=== WHAT THE TASK REQUIRES ===
Please copy out the entries word for word, starting at the line that contains "In the depicted" and continuing through the last line of the entries.
--- begin ---
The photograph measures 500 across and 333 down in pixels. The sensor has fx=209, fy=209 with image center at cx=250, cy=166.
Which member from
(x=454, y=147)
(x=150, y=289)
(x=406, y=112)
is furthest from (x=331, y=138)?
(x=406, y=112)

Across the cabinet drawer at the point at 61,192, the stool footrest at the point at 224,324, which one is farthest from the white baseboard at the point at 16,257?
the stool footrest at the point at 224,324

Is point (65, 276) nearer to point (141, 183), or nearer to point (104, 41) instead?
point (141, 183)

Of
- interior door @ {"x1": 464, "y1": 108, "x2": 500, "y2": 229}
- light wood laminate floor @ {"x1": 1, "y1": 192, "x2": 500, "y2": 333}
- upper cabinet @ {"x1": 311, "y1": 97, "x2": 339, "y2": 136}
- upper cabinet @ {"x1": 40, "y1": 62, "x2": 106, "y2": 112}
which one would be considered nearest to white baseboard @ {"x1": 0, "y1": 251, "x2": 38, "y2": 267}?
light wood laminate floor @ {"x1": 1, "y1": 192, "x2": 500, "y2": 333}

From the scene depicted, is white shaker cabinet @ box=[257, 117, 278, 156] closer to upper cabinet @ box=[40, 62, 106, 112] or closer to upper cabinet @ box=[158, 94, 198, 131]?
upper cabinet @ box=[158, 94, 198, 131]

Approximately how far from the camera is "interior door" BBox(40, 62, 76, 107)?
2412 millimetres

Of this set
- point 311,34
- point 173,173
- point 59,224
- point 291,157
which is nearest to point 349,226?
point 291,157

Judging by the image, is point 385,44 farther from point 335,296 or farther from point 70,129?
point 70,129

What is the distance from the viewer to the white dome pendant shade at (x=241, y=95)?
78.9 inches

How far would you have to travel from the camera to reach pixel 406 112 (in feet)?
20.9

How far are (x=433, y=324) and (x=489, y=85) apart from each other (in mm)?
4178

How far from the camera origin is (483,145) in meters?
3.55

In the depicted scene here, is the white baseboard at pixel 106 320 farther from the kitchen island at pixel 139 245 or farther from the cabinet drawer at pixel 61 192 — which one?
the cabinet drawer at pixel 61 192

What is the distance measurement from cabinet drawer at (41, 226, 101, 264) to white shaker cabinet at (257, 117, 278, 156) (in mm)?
--- end ---
=== SOLVED PROBLEM ===
In the depicted scene here, is the white baseboard at pixel 106 320 farther from the kitchen island at pixel 139 245 or farther from the cabinet drawer at pixel 61 192 — which one?
the cabinet drawer at pixel 61 192

What is the distance measurement from cabinet drawer at (41, 226, 101, 264) to white shaker cabinet at (257, 117, 278, 156) (in mm)?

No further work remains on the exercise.